Extrait choisi
Histoire d’une nation ou Le racisme

Ça m’est revenu. D’un coup, comme ça. L’air de rien d’ailleurs. Cette scène dans le documentaire, la femme qui revient sur son nom espagnol « Sánchez » et moi qui me suis souvenue. Jusqu’à ma majorité, je m’appelais Nathalie Man Sáinz de la Maza.  Ma mère avait décidé que, comme en Espagne, je porterai d’abord le nom de famille de mon père (文 ) et celui de ma mère ensuite (qui est celui de son père à elle).
Plus tard, si je le souhaitais je pourrais choisir pour l’un ou l’autre, ou bien l’un et l’autre.

Consigne
Recopiez à l'identique le passage de l'extrait sur le nom de famille, en commençant par « Histoire d’une nation » et en allant jusqu'à « père à elle). ».

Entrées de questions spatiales
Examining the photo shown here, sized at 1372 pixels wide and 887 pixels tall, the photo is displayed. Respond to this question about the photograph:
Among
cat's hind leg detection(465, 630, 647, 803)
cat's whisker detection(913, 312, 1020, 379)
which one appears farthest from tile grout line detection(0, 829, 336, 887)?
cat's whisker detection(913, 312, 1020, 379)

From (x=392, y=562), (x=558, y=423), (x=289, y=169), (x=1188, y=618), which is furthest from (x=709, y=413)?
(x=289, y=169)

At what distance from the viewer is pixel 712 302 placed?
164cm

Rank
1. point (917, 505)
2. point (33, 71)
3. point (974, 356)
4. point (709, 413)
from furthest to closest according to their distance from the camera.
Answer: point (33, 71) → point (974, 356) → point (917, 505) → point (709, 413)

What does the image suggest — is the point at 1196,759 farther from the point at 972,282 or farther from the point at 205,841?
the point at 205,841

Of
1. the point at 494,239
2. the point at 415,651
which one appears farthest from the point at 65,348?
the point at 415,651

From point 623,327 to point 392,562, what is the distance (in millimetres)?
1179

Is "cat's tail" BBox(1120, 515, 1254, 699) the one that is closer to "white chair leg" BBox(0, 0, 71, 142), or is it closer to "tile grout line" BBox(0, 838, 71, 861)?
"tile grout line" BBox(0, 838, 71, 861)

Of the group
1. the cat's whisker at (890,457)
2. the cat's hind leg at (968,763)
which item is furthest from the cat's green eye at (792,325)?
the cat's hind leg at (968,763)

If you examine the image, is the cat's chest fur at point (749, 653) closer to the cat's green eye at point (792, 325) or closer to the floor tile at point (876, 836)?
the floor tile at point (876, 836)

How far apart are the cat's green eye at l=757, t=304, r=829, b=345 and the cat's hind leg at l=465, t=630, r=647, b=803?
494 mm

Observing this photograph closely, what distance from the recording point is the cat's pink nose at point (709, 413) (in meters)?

Réponse attendue
Histoire d’une nation ou Le racisme

Ça m’est revenu. D’un coup, comme ça. L’air de rien d’ailleurs. Cette scène dans le documentaire, la femme qui revient sur son nom espagnol « Sánchez » et moi qui me suis souvenue. Jusqu’à ma majorité, je m’appelais Nathalie Man Sáinz de la Maza.  Ma mère avait décidé que, comme en Espagne, je porterai d’abord le nom de famille de mon père (文 ) et celui de ma mère ensuite (qui est celui de son père à elle).